What happens if a church culture feeds on such false pretense? The good news of the gospel is exchanged for following impossible rules. It is an impossible yoke to bear. Those who give up on attempting to live out the oppressive and impossible holiness are cast out, demonized, and cut off. Many of the hurt are left battered and abused and seeking refuge in sex, methamphetamines, and the evil’s of drink about which they were so often warned from the pulpit. The very preaching against these abuses can be the actual catalyst for these abuses. The message is certainly a concoction for running away from the church and it is prevalent in rural settings.
What is the solution for the brokenness? The message delivered must change. That message must be the truly good news of the Bible not more bad news from abusive people.

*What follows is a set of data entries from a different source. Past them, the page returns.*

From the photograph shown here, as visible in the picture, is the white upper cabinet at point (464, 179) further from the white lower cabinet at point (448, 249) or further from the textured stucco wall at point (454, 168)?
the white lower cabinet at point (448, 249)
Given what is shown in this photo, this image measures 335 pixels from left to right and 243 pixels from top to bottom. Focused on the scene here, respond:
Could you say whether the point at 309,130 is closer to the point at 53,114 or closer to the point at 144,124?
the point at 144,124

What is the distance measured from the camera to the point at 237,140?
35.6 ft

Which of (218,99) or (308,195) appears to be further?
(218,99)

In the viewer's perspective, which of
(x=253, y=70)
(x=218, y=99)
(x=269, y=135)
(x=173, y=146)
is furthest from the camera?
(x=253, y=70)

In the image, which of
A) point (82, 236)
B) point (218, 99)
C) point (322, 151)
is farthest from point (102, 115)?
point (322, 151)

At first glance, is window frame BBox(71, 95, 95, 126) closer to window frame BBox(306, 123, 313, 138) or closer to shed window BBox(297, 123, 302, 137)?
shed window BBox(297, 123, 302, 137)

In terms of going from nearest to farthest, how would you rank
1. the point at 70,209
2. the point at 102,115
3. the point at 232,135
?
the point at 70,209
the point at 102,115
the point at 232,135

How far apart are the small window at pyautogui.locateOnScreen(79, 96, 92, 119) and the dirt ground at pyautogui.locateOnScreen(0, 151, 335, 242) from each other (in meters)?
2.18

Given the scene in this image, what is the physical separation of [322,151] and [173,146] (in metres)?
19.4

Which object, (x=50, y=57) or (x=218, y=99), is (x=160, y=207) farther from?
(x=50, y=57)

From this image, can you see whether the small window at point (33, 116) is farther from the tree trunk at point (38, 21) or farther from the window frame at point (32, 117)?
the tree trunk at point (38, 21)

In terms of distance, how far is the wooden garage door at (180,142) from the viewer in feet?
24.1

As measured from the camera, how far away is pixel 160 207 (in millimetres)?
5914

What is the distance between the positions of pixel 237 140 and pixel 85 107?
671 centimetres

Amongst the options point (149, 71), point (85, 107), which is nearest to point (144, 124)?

John 3:17 tells us the heart of God: “For God did not send his Son into the world to condemn the world, but in order that the world might be saved through him.” Here it is in the King James version: “For God sent not his Son into the world to condemn the world; but that the world through him might be saved.” Jesus is a Rescuer.
The message of rescue comes, not through external performance of duties and rules, but through heart transformation. That starts when we realize we cannot truly and fully do anything to merit Christ’s love. His grace is unmerited. We simply trust that Jesus is our righteousness, not we ourselves. When we grasp the depth of His grace on our behalf, it is a luxuriant growth of gratitude that begins to mark our lives. Rather than being judgmental, hypocritical, and mean, we become merciful, compassionate, and kind. It is from the springboard of our justification (the act of God’s grace in Jesus) that we are propelled into our sanctification (the work of God’s grace through Jesus).
Pony Bradshaw’s songs resonate through these hills. May the depth of the despair and trail of tearful spiritual abuse be healed through a greater message of hope in the perfect righteousness of Christ on our behalf. Then, living by the forked river of Eden will not be merely a dream, but a reality by the true river of life (Revelation 22:1-5).